In strongly typed languages (Java), an object must explicitly inherit from a specific interface to be valid. Python uses Duck Typing: "If it walks like a duck and quacks like a duck, it must be a duck." Python does not care about the object's lineage; it only checks if the required method exists at the exact moment it is called.

class Elephant:
    def advance(self): print("Trampling forward.")

class Cavalry:
    def advance(self): print("Galloping fast.")

# POLYMORPHISM & DUCK TYPING IN ACTION
# Python doesn't care what 'unit' is, as long as it has an 'advance' method.
def command_charge(unit):
    unit.advance()

command_charge(Elephant())
command_charge(Cavalry())

[RESULT]
Trampling forward.
Galloping fast.

7. The Trinity: Instance vs Class vs Static Methods

Method Type	First Argument	Use Case
Instance Method (Default)	self	Modifying or reading data unique to a specific object.
@classmethod	cls	Modifying shared Class Variables, or creating "Alternative Constructors" (factory patterns).
@staticmethod	None	Utility functions that logically belong in the class but do not need access to self or cls data.

class MathEngine:
    pi = 3.14159

    @classmethod
    def update_pi(cls, new_pi):
        cls.pi = new_pi # Modifies state for ALL instances

    @staticmethod
    def add(a, b):
        # Needs neither 'self' nor 'cls'. Just a logical grouping.
        return a + b

8. The 10 Dunder (Magic) Methods

Dunder (Double UNDERscore) methods allow your custom objects to interact with Python's built-in syntax (like +, ==, or len()). Without them, your objects are mute. With them, your objects become native Python citizens.
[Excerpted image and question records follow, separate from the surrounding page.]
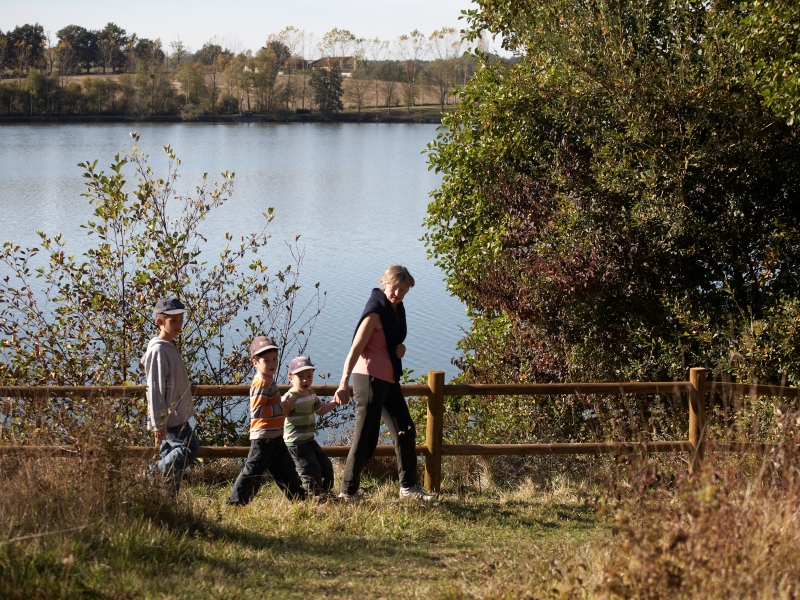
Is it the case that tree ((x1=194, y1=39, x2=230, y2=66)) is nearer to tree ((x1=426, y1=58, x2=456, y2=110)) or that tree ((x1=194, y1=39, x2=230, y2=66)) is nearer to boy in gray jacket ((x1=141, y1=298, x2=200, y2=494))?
tree ((x1=426, y1=58, x2=456, y2=110))

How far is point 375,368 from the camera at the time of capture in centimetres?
659

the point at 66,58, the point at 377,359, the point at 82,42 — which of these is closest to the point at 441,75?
the point at 66,58

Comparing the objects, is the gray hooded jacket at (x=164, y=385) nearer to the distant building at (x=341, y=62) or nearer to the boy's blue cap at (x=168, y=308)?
the boy's blue cap at (x=168, y=308)

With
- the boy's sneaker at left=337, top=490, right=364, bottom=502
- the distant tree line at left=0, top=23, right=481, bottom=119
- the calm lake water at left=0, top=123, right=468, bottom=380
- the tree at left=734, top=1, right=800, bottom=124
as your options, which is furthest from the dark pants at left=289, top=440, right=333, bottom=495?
the distant tree line at left=0, top=23, right=481, bottom=119

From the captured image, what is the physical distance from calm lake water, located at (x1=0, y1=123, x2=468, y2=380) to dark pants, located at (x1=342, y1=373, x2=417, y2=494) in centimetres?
837

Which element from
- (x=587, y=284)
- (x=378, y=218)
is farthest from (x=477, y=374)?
(x=378, y=218)

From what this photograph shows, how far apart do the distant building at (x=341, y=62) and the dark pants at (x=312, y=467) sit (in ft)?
327

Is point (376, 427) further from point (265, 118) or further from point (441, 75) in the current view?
point (441, 75)

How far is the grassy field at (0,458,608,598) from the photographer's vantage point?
4758 mm

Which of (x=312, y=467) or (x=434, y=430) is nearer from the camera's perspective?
(x=312, y=467)

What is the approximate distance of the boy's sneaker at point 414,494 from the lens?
6.98 metres

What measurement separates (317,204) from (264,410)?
89.8 feet

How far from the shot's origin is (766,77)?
8320mm

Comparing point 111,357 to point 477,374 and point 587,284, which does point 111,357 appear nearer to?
point 477,374
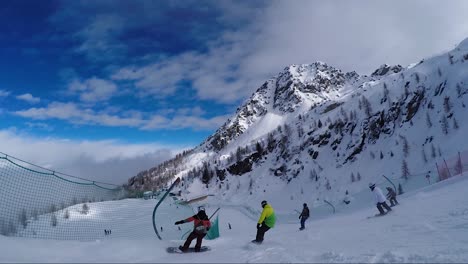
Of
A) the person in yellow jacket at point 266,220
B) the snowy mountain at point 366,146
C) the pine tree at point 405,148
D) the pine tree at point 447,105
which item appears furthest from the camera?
the pine tree at point 405,148

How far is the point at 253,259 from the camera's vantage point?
8.85 metres

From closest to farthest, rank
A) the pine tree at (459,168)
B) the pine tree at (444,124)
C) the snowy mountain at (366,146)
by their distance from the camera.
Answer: the pine tree at (459,168) < the pine tree at (444,124) < the snowy mountain at (366,146)

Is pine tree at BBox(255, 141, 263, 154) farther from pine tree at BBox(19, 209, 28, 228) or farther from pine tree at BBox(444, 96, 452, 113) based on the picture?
pine tree at BBox(19, 209, 28, 228)

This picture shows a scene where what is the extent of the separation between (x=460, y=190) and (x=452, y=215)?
557cm

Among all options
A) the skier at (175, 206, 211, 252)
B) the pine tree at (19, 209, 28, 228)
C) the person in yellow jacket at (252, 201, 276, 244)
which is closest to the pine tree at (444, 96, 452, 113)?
the person in yellow jacket at (252, 201, 276, 244)

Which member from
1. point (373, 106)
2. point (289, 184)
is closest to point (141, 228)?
point (289, 184)

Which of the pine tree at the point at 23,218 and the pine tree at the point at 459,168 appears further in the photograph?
the pine tree at the point at 459,168

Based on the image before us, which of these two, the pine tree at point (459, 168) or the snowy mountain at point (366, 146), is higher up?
the snowy mountain at point (366, 146)

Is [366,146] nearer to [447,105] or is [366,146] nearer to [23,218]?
[447,105]

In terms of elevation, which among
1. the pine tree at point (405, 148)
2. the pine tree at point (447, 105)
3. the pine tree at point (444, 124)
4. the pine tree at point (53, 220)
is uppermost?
the pine tree at point (447, 105)

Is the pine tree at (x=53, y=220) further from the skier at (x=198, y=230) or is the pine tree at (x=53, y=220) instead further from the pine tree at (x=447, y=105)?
the pine tree at (x=447, y=105)

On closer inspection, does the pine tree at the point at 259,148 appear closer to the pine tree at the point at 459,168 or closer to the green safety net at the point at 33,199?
the pine tree at the point at 459,168

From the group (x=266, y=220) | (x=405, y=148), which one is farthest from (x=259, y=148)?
(x=266, y=220)

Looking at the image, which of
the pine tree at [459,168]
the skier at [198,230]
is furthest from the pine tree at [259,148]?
the skier at [198,230]
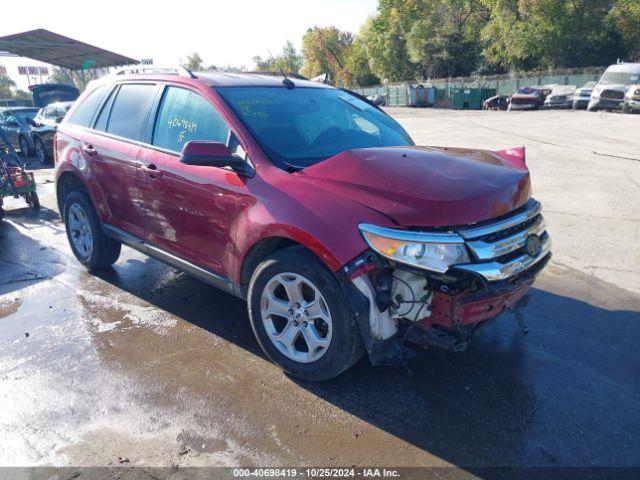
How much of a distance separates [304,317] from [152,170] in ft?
6.01

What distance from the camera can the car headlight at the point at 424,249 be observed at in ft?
8.85

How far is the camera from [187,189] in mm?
3740

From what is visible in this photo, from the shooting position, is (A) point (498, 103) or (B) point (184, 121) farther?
(A) point (498, 103)

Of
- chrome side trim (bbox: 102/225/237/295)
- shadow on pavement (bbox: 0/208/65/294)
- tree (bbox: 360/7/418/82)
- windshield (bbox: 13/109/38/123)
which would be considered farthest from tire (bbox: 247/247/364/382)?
tree (bbox: 360/7/418/82)

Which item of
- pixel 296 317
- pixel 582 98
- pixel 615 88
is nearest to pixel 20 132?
pixel 296 317

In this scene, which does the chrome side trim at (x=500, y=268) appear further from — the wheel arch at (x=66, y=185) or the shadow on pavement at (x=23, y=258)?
the shadow on pavement at (x=23, y=258)

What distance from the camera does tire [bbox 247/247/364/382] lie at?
116 inches

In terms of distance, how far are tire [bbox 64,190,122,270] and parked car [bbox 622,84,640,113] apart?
2691 centimetres

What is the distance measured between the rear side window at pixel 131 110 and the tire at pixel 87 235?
35.3 inches

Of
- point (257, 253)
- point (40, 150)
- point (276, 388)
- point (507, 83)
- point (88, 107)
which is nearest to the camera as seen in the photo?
point (276, 388)

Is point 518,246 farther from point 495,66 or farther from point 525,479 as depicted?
point 495,66

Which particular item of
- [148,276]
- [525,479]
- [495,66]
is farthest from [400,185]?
[495,66]

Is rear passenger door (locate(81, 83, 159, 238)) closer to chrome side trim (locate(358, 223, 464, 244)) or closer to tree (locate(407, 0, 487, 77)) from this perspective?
chrome side trim (locate(358, 223, 464, 244))

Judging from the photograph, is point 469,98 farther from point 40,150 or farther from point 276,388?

• __init__(self): The Constructor. Initializes memory state.
• __str__(self): Returns a human-readable string when you print(object).
• __repr__(self): Returns a technical string for developers (used in logging/debugging).
• __eq__(self, other): Defines what happens when you use == between two objects.
• __lt__(self, other): Defines < (Less Than). Crucial if you want to .sort() a list of your objects!
• __add__(self, other): Defines what happens when you use the + operator.
• __len__(self): Defines what is returned when you call len(object).
• __getitem__(self, index): Allows indexing like object[0] or dictionary keys.
• __call__(self): Allows an instance to be executed like a function object().
• __del__(self): The Destructor. Triggers right before the garbage collector destroys the object in RAM.

class GoldCoin:
    def __init__(self, weight):
        self.weight = weight

    def __add__(self, other):
        # Overloading the '+' operator to fuse two coins
        return GoldCoin(self.weight + other.weight)

    def __str__(self):
        return f"Coin({self.weight}g)"

coin1 = GoldCoin(10)
coin2 = GoldCoin(5)
huge_coin = coin1 + coin2  # Triggers __add__

print(huge_coin) # Triggers __str__

[RESULT]
Coin(15g)

9. Shielding State: Getters, Setters & @property

In Java, developers write massive getKarma() and setKarma() functions. In Python, this is considered an anti-pattern. We prefer direct attribute access (user.karma). However, what if we need to validate the data to ensure karma never drops below zero?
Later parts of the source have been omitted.